In the text on Edward de Bono's Six Thinking Hats, what does the Red hat cover?
*** Text Section Begins ***
Complexity is the enemy of clear thinking. Edward de Bono’s Six Thinking Hats cuts through the noise by switching the room into one mode at a time.
No porridge of facts, fears and ideas. Just clean passes of thinking. It is simple, learnable, and it works.
Why it works?
In Edward’s own words;
“Structured, parallel thinking beats chaotic, free for all, every time.”
One hat at a time means parallel thinking. People stop arguing across each other and start building on each other.
It is engineered empathy. Feelings get a turn. Facts get a turn. Risks get a turn. Ideas get a turn. Then you decide.
The hats in plain English
⚪️ White: Facts and gaps. What we know, what we do not, what it costs to find out.
🔴 Red: Feelings and intuition. Quick gut reads with no defence. Gets the quiet worries into the open.
⚫️ Black: Caution. Failure modes, compliance issues, resource drains. Critique the idea, never the person.
*** Text Section Ends ***
*** Records Section Begins ***
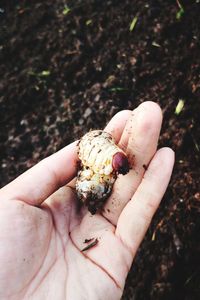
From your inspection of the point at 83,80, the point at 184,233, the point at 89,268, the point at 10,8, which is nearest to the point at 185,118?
the point at 184,233

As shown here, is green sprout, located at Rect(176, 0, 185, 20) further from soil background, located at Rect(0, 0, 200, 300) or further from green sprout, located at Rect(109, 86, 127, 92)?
green sprout, located at Rect(109, 86, 127, 92)

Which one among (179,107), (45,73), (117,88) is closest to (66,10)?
(45,73)

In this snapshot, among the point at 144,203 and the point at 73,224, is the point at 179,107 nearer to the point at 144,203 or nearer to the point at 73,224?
the point at 144,203

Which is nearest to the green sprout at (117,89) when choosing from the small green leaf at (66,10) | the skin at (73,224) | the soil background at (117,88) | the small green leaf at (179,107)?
the soil background at (117,88)

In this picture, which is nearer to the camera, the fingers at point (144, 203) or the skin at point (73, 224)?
the skin at point (73, 224)

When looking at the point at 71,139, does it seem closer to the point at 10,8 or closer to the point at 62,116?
the point at 62,116

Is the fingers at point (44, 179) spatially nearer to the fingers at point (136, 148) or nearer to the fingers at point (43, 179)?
the fingers at point (43, 179)
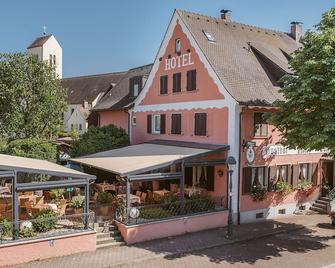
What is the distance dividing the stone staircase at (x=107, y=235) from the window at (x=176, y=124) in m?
8.48

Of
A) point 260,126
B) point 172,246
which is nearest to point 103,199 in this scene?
point 172,246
*** Records Section Ends ***
Exercise solution :: Feelings and intuition.